Le roman suit le progressif développement, chez ce fils déchiré, d'une folie mystique dans laquelle tous ces éléments politiques et familiaux retrouvent sens au sein d'un délire théologique de plus en plus cohérent. La narration, menée à la troisième personne mais en point de vue subjectif, s'astreint à un grand réalisme de détail, de façon que le lecteur puisse s'identifier au personnage et être lui-même gagné par son angoisse, à mesure que ce monde, qui semble pourtant toujours le nôtre, se teinte d'une inquiétante étrangeté.
La dimension pathologique de la première scène, par exemple - où l'on voit Mathieu faire irruption dans une réunion politique tenue à huis clos dans l'appartement familial, revêtu de la vieille robe de pasteur de son grand-père protestant et jetant l'anathème - n'apparaît qu'a posteriori, au moment où les indices d'une paranoïa religieuse chez ce fils perturbé s'accumulent : au premier abord, l'effet comique est saisissant, et ce n'est pas là une des moindres qualités de ce roman dont la tonalité générale est pourtant grave.

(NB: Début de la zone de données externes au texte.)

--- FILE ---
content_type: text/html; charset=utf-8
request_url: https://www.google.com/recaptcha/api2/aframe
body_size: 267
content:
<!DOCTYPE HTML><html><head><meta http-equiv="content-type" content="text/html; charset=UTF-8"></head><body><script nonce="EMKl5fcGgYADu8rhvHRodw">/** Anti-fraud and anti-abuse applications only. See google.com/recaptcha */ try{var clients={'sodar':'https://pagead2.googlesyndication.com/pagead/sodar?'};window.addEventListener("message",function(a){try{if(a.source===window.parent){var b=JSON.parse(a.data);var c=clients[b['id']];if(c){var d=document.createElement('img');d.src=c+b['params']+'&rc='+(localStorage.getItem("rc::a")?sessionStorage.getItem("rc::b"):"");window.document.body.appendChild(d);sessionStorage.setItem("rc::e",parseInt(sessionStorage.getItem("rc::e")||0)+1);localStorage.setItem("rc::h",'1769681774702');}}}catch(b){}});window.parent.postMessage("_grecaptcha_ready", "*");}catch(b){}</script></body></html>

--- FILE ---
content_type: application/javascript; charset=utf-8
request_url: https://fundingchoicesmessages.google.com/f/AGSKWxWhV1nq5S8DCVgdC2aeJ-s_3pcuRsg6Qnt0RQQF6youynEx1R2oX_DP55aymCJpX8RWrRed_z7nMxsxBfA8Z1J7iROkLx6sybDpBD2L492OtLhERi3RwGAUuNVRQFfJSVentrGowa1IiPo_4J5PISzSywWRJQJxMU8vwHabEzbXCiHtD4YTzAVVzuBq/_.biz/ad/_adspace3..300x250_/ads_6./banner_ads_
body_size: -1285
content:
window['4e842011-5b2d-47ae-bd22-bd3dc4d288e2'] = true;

Car c'est bien d'une plongée dans la folie qu'il s'agit, traitée par Diane Meur non sans humour, mais avec une véritable compassion pour son personnage. La fin du livre notamment est saisissante, sorte d'apothéose dans un paysage grandiose de montagne. On sent chez l'auteur une grande familiarité avec les textes phares de la littérature psychiatrique, en particulier les lettres d'Artaud et les mémoires du Président Schreber.
Partant de l'analyse caustique d'une déception politique, déterminante pour ce fils qui a cru aux rêves de son père, Diane Meur a aussi posé un personnage extrêmement contemporain dans son choix confus du religieux comme ultime recours. Et c'est là le véritable tour de force de ce roman : sa valeur universelle.